As I’m geeking out on habit-formation, I’m seeing how one of the hardest parts of making a new habit become part of your life, is this: how to make new habits stick. You decide that you’re going to start doing something differently—maybe you’ll start getting up earlier, exercising more often, no more biting your nails. Or, maybe the habit that you want to create has to do with your way of being—getting into the habit of responding to stressful situations by bringing your attention to the present moment, for instance. (I’m a fan of how to create courageous habits, responding to life’s stressful circumstances with a habit of courage!). But the tricky part is how to make new habits stick, because we can usually do something once or even for a week—but turning it into something that we’re going to keep doing, consistently, feels harder.

How to Make New Habits Stick

From the research I’m reading—Charles Duhigg’s The Power of Habit and a treasure trove of articles that I’ve been digesting over the past year on habit-formation (heaven help you if you set up a google alert!)—the concept of the “keystone habit” is one of the most critical to forming new habits. With a keystone habit, you create an artificial trigger of sorts, for the new habit that you want to create. The keystone habit acts as a kind of tripwire for what comes next. Let’s say that you want to start going to the gym, first thing in the morning. Having your clothes laid out the night before and putting them on as soon as your alarm clock goes off can be the keystone habit that makes the next natural step—going to the gym—seem easier. When it comes to creating personal habits of courage, such as realizing that you want to start responding to your inner critic differently, a keystone habit might be making a point of jotting down what the critical voices say on a small notepad, every time you notice them. The actual habit that you want to create—responding differently—becomes dependent on the keystone habit that comes before it—writing down what the voices say when you hear them.

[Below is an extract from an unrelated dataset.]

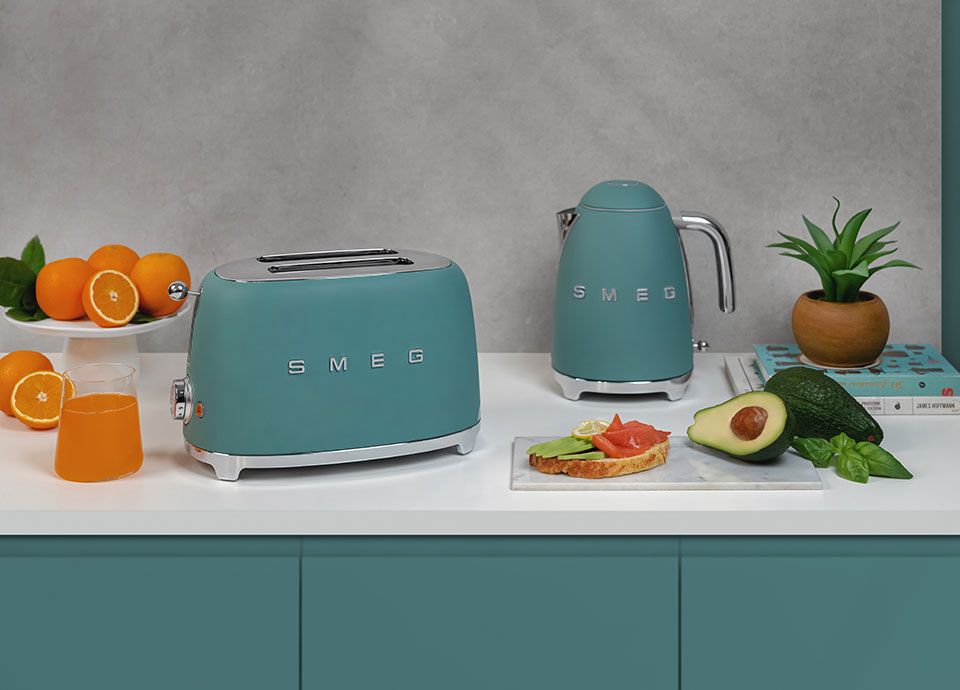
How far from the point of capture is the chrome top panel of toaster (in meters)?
1.49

When Making New Habits Stick Seems Hard

One thing I try to remember as I create new habits, myself, is that one point, everything that we do was not a habit. The route that you take to work, the way that you walk through a grocery store, and, yes, the way that you respond when you’re stressed, the way that you react to challenges as you pursue a goal, and the way that you then view yourself and your life from there, has some basis in habit. Charles Duhigg, writes in the Power of Habit that behavioral scientists believe that approximately 40% of all of our behavior is based in habit. That’s nearly half!When it seems hard to make new habits stick, consider what keystone habits you might apply to the habit your trying to change. What could be the “tripwire” that precedes the actual behavioral change that you’re creating?